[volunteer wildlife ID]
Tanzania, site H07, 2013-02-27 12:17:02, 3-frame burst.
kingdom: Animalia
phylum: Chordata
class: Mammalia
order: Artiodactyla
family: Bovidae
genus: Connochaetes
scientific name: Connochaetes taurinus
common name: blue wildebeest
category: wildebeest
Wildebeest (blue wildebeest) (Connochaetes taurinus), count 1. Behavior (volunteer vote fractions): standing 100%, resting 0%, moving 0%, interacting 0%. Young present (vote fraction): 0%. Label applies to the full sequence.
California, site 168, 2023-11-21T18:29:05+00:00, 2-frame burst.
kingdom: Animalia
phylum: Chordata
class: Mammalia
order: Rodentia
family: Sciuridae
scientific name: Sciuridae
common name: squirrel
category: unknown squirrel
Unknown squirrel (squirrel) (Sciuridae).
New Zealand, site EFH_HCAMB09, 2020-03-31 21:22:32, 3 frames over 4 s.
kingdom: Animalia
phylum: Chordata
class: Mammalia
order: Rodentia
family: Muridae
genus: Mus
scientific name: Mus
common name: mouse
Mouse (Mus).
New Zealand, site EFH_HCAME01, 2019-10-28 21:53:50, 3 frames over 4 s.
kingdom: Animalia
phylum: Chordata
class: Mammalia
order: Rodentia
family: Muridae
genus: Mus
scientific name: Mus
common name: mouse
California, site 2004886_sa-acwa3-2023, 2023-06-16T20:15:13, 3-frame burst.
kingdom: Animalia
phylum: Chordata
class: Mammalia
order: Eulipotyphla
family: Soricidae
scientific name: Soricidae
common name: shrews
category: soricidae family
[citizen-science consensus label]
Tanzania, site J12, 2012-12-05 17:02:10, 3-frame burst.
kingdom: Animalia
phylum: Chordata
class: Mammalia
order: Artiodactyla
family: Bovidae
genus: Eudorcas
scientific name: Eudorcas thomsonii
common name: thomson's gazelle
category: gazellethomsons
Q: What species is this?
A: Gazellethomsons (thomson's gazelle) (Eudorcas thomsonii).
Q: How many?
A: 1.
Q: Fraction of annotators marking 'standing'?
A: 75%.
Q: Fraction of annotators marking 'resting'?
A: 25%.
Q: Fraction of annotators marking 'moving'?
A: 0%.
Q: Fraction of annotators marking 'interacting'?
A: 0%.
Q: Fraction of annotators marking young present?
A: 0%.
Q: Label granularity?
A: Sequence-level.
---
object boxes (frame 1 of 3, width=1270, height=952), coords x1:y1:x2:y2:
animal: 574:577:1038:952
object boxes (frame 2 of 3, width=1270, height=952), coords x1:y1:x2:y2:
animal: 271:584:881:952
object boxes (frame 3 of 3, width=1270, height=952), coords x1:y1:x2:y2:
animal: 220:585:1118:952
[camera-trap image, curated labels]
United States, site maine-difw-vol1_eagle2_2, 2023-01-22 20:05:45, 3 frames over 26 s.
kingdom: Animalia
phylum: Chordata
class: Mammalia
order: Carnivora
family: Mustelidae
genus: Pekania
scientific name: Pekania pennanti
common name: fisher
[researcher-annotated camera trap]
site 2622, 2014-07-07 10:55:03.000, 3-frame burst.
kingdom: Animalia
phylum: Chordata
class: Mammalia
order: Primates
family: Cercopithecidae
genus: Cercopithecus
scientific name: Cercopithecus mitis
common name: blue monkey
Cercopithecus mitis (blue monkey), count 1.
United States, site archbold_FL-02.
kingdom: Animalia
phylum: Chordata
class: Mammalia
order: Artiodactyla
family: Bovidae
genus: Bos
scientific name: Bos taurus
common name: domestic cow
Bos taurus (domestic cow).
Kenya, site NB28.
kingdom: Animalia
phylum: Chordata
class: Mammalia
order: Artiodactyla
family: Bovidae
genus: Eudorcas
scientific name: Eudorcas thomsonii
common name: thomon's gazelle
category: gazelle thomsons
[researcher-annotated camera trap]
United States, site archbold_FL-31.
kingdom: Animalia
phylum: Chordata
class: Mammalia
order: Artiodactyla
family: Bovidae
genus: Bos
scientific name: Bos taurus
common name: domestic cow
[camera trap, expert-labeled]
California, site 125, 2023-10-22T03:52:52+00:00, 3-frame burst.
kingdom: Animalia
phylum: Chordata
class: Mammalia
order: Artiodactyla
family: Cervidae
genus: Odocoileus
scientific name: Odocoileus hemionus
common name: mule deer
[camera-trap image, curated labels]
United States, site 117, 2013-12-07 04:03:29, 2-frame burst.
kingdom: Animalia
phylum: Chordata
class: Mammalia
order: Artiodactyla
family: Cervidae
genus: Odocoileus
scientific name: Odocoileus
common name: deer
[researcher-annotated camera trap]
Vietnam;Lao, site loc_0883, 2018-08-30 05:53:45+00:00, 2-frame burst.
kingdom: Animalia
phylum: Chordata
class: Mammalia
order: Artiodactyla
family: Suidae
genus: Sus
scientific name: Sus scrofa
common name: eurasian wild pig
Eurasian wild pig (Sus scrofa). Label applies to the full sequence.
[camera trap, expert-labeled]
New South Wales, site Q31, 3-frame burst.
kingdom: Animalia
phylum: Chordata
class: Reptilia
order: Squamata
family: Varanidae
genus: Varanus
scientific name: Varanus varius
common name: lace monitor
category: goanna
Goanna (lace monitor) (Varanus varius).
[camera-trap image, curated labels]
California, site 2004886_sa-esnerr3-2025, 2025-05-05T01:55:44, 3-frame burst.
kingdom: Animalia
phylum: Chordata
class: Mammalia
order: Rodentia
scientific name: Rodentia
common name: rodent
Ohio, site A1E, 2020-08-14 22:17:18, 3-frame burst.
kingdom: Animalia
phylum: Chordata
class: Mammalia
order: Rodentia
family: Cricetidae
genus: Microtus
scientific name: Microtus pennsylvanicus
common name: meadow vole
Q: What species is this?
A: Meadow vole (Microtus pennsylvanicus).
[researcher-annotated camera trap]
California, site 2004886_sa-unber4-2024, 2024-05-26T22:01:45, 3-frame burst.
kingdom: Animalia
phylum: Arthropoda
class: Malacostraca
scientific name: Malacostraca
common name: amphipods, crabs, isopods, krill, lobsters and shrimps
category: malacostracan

######

**WORK TO BE COMPLETED**:
Print the whole listing above exactly, please.

**RESPONSE TO THIS EXERCISE**:
[volunteer wildlife ID]
Tanzania, site H07, 2013-02-27 12:17:02, 3-frame burst.
kingdom: Animalia
phylum: Chordata
class: Mammalia
order: Artiodactyla
family: Bovidae
genus: Connochaetes
scientific name: Connochaetes taurinus
common name: blue wildebeest
category: wildebeest
Wildebeest (blue wildebeest) (Connochaetes taurinus), count 1. Behavior (volunteer vote fractions): standing 100%, resting 0%, moving 0%, interacting 0%. Young present (vote fraction): 0%. Label applies to the full sequence.
California, site 168, 2023-11-21T18:29:05+00:00, 2-frame burst.
kingdom: Animalia
phylum: Chordata
class: Mammalia
order: Rodentia
family: Sciuridae
scientific name: Sciuridae
common name: squirrel
category: unknown squirrel
Unknown squirrel (squirrel) (Sciuridae).
New Zealand, site EFH_HCAMB09, 2020-03-31 21:22:32, 3 frames over 4 s.
kingdom: Animalia
phylum: Chordata
class: Mammalia
order: Rodentia
family: Muridae
genus: Mus
scientific name: Mus
common name: mouse
Mouse (Mus).
New Zealand, site EFH_HCAME01, 2019-10-28 21:53:50, 3 frames over 4 s.
kingdom: Animalia
phylum: Chordata
class: Mammalia
order: Rodentia
family: Muridae
genus: Mus
scientific name: Mus
common name: mouse
California, site 2004886_sa-acwa3-2023, 2023-06-16T20:15:13, 3-frame burst.
kingdom: Animalia
phylum: Chordata
class: Mammalia
order: Eulipotyphla
family: Soricidae
scientific name: Soricidae
common name: shrews
category: soricidae family
[citizen-science consensus label]
Tanzania, site J12, 2012-12-05 17:02:10, 3-frame burst.
kingdom: Animalia
phylum: Chordata
class: Mammalia
order: Artiodactyla
family: Bovidae
genus: Eudorcas
scientific name: Eudorcas thomsonii
common name: thomson's gazelle
category: gazellethomsons
Q: What species is this?
A: Gazellethomsons (thomson's gazelle) (Eudorcas thomsonii).
Q: How many?
A: 1.
Q: Fraction of annotators marking 'standing'?
A: 75%.
Q: Fraction of annotators marking 'resting'?
A: 25%.
Q: Fraction of annotators marking 'moving'?
A: 0%.
Q: Fraction of annotators marking 'interacting'?
A: 0%.
Q: Fraction of annotators marking young present?
A: 0%.
Q: Label granularity?
A: Sequence-level.
---
object boxes (frame 1 of 3, width=1270, height=952), coords x1:y1:x2:y2:
animal: 574:577:1038:952
object boxes (frame 2 of 3, width=1270, height=952), coords x1:y1:x2:y2:
animal: 271:584:881:952
object boxes (frame 3 of 3, width=1270, height=952), coords x1:y1:x2:y2:
animal: 220:585:1118:952
[camera-trap image, curated labels]
United States, site maine-difw-vol1_eagle2_2, 2023-01-22 20:05:45, 3 frames over 26 s.
kingdom: Animalia
phylum: Chordata
class: Mammalia
order: Carnivora
family: Mustelidae
genus: Pekania
scientific name: Pekania pennanti
common name: fisher
[researcher-annotated camera trap]
site 2622, 2014-07-07 10:55:03.000, 3-frame burst.
kingdom: Animalia
phylum: Chordata
class: Mammalia
order: Primates
family: Cercopithecidae
genus: Cercopithecus
scientific name: Cercopithecus mitis
common name: blue monkey
Cercopithecus mitis (blue monkey), count 1.
United States, site archbold_FL-02.
kingdom: Animalia
phylum: Chordata
class: Mammalia
order: Artiodactyla
family: Bovidae
genus: Bos
scientific name: Bos taurus
common name: domestic cow
Bos taurus (domestic cow).
Kenya, site NB28.
kingdom: Animalia
phylum: Chordata
class: Mammalia
order: Artiodactyla
family: Bovidae
genus: Eudorcas
scientific name: Eudorcas thomsonii
common name: thomon's gazelle
category: gazelle thomsons
[researcher-annotated camera trap]
United States, site archbold_FL-31.
kingdom: Animalia
phylum: Chordata
class: Mammalia
order: Artiodactyla
family: Bovidae
genus: Bos
scientific name: Bos taurus
common name: domestic cow
[camera trap, expert-labeled]
California, site 125, 2023-10-22T03:52:52+00:00, 3-frame burst.
kingdom: Animalia
phylum: Chordata
class: Mammalia
order: Artiodactyla
family: Cervidae
genus: Odocoileus
scientific name: Odocoileus hemionus
common name: mule deer
[camera-trap image, curated labels]
United States, site 117, 2013-12-07 04:03:29, 2-frame burst.
kingdom: Animalia
phylum: Chordata
class: Mammalia
order: Artiodactyla
family: Cervidae
genus: Odocoileus
scientific name: Odocoileus
common name: deer
[researcher-annotated camera trap]
Vietnam;Lao, site loc_0883, 2018-08-30 05:53:45+00:00, 2-frame burst.
kingdom: Animalia
phylum: Chordata
class: Mammalia
order: Artiodactyla
family: Suidae
genus: Sus
scientific name: Sus scrofa
common name: eurasian wild pig
Eurasian wild pig (Sus scrofa). Label applies to the full sequence.
[camera trap, expert-labeled]
New South Wales, site Q31, 3-frame burst.
kingdom: Animalia
phylum: Chordata
class: Reptilia
order: Squamata
family: Varanidae
genus: Varanus
scientific name: Varanus varius
common name: lace monitor
category: goanna
Goanna (lace monitor) (Varanus varius).
[camera-trap image, curated labels]
California, site 2004886_sa-esnerr3-2025, 2025-05-05T01:55:44, 3-frame burst.
kingdom: Animalia
phylum: Chordata
class: Mammalia
order: Rodentia
scientific name: Rodentia
common name: rodent
Ohio, site A1E, 2020-08-14 22:17:18, 3-frame burst.
kingdom: Animalia
phylum: Chordata
class: Mammalia
order: Rodentia
family: Cricetidae
genus: Microtus
scientific name: Microtus pennsylvanicus
common name: meadow vole
Q: What species is this?
A: Meadow vole (Microtus pennsylvanicus).
[researcher-annotated camera trap]
California, site 2004886_sa-unber4-2024, 2024-05-26T22:01:45, 3-frame burst.
kingdom: Animalia
phylum: Arthropoda
class: Malacostraca
scientific name: Malacostraca
common name: amphipods, crabs, isopods, krill, lobsters and shrimps
category: malacostracan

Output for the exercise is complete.